Les Disque-Monde c’est comme les pistaches à l’apéro, difficile de s’arrêter à une, donc j’en ai lu un second en suivant : Le père Porcher, toujours de Terry Pratchett bien entendu.

C’est la nuit du Père Porcher, il neige, c’est beau, les enfants ont du mal à s’endormir, dans certaines maisons on met les petits plats dans les grands, ailleurs on crève de faim comme tous les jours. Et sur son traineau tiré par 4 cochons roses, le Père Porcher avec son lutin et sa liste fait le tour des cheminées.

Mais attendez, il est bizarre cette année le Père Porcher, il a beaucoup maigri, sa barbe blanche penche un peu et surtout IL PARLE COMME CA, ce qui fait un peu peur. Car oui, il a un remplaçant, parce qu’il a disparu, et si les enfants cessent d’y croire, il disparaitra pour de bon et peut-être que le soleil ne se lèvera pas demain. Alors oui, la Mort, et même sa petite fille Suzanne vont devoir donner un sacré coup de main.
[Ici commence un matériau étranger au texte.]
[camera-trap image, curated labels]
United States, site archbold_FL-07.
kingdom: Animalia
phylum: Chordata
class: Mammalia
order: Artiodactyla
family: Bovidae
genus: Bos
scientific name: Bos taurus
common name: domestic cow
Malgré la présence géniale d’un de mes personnages préférés de la série, à savoir la Mort, ce n’est pas le meilleur volume. La faute à une intrigue assez tarabiscotée pas toujours totalement maîtrisée à mon humble avis.
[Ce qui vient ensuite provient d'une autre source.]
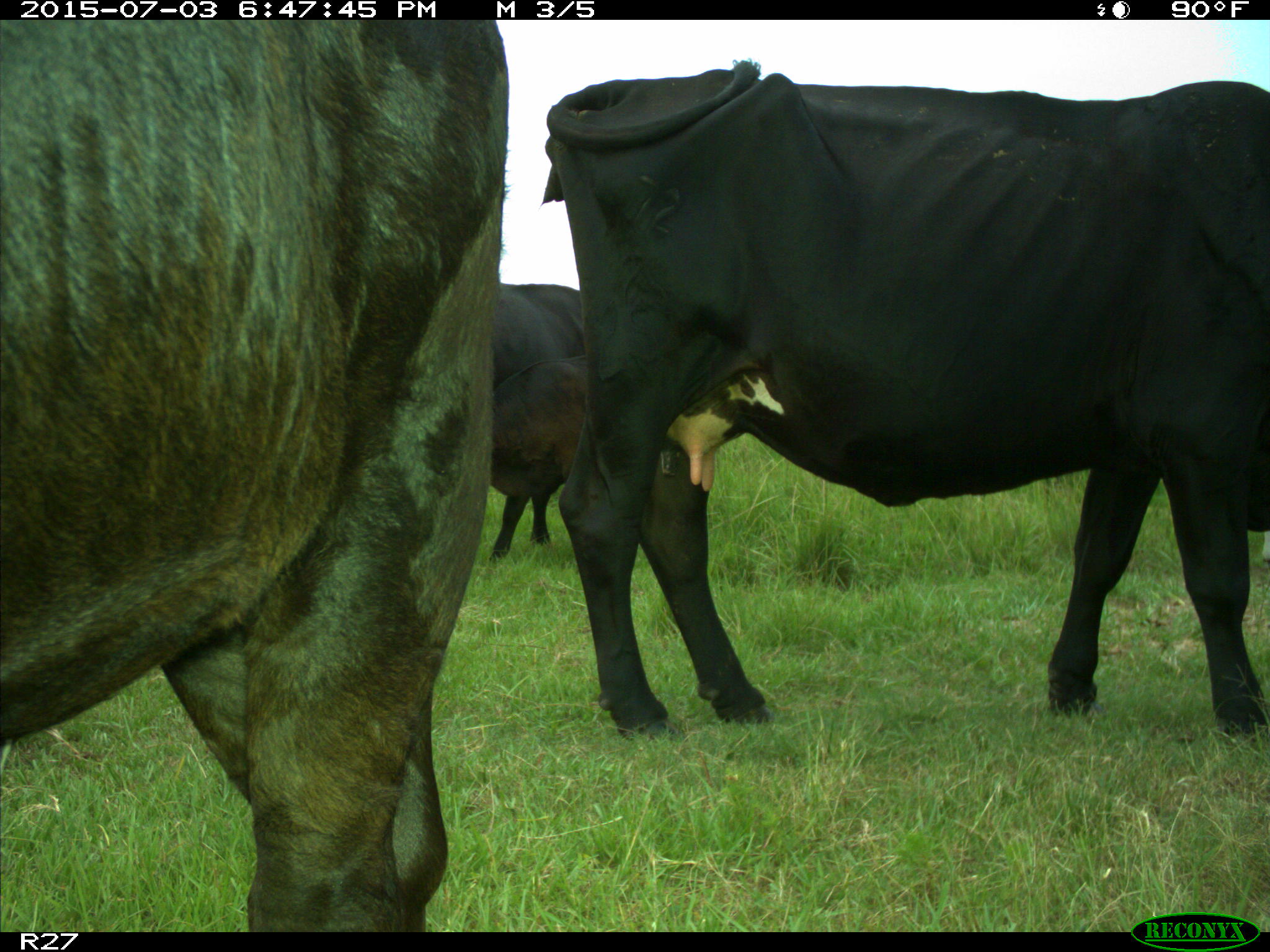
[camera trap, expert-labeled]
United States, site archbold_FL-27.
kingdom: Animalia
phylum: Chordata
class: Mammalia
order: Artiodactyla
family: Bovidae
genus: Bos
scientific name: Bos taurus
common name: domestic cow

Mais ne pas être le meilleur volume de cette série unique vous laisse quand même sur le très haut du panier. Avec quelques scènes absolument inoubliables, dont deux en particulier : la présence de Mort dans un grand magasin, avec sa barbe et se « HO, HO, HO » pour le plus grand plaisir un peu inquiet des enfants, et la plus grande panique des parents et du propriétaire, et la confection d’un remède anti gueule de bois par les mages.

Et la Mort est sans doute l’un des personnages les plus sympathique dans sa tentative désespérée de comprendre les humains, avec un sens de l’égalité qui fait plaisir à voir. Source de beaucoup de sourires, rires et de quelques réflexions.
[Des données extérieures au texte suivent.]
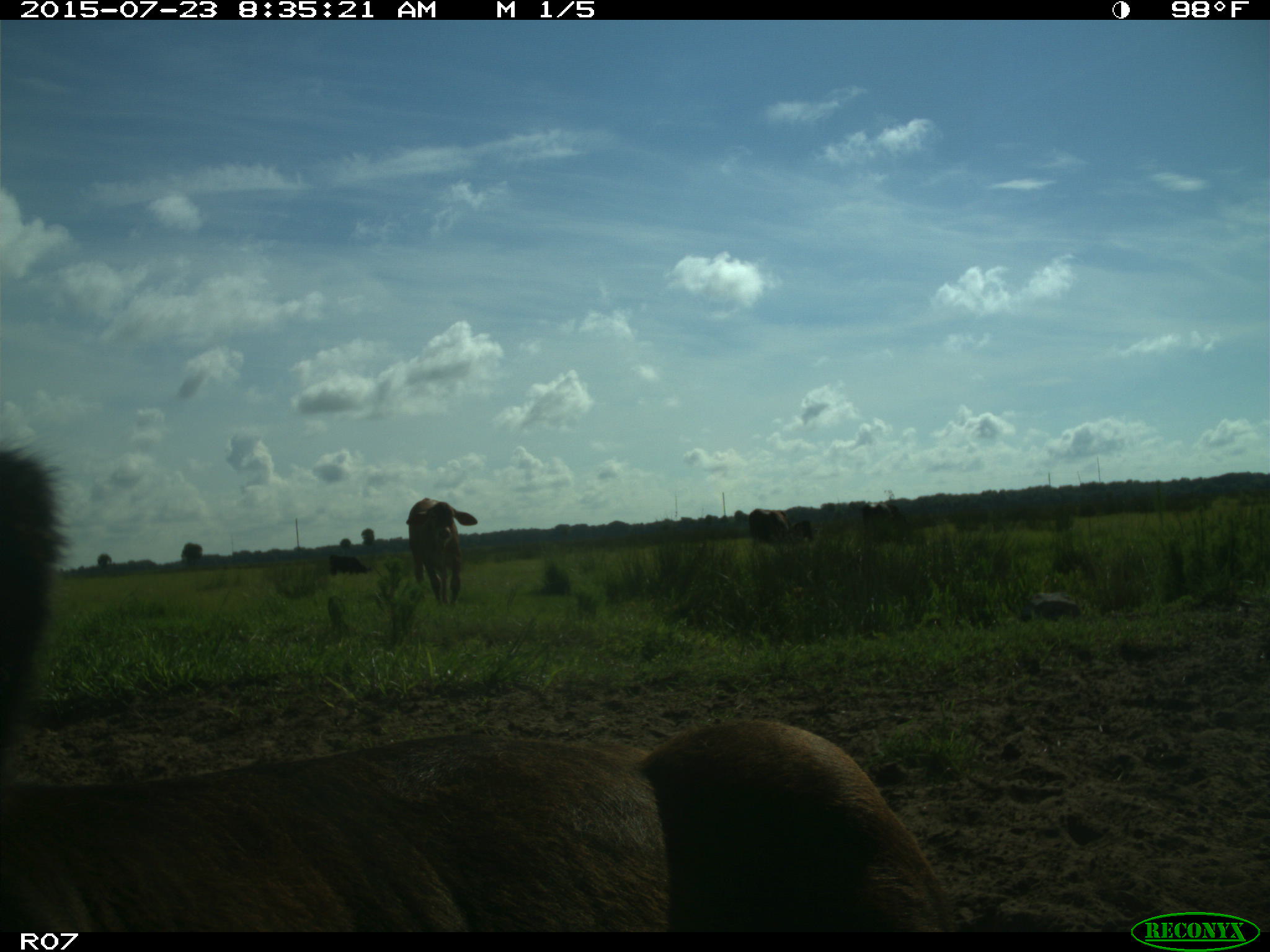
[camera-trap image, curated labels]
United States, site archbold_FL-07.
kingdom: Animalia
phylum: Chordata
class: Mammalia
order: Artiodactyla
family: Bovidae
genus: Bos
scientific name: Bos taurus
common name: domestic cow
Et puis il y a ces dialogues et ces notes de bas de page qui moi me font beaucoup rire, et réfléchir :

Discussion entre les mages :

  • « Il y a l’inscription, Ridculle, dit le doyen. Vous l’avez lue, je présume. Vous savez ? Celle qui dit « N’ouvrez cette porte sous aucun prétexte » ?
  • Evidemment que je l’ai lue, répliqua Ridculle. Pourquoi j’veux qu’on l’ouvre d’après vous ?
  • Euh … pourquoi, fit l’assistant des runes modernes.
  • Pour voir pourquoi on voulait qu’elle reste fermée tiens » *.

Note en bas de page : Cette discussion contient presque tout ce qu’il faut savoir de la civilisation humaine. Du moins de tous ses vestiges aujourd’hui engloutis, enceints d’une clôture ou encore fumants. »

Voilà, vive la Mort ! Vive la nuit du Porcher ! Vive le Disque-Monde ! et Vive Pratchett !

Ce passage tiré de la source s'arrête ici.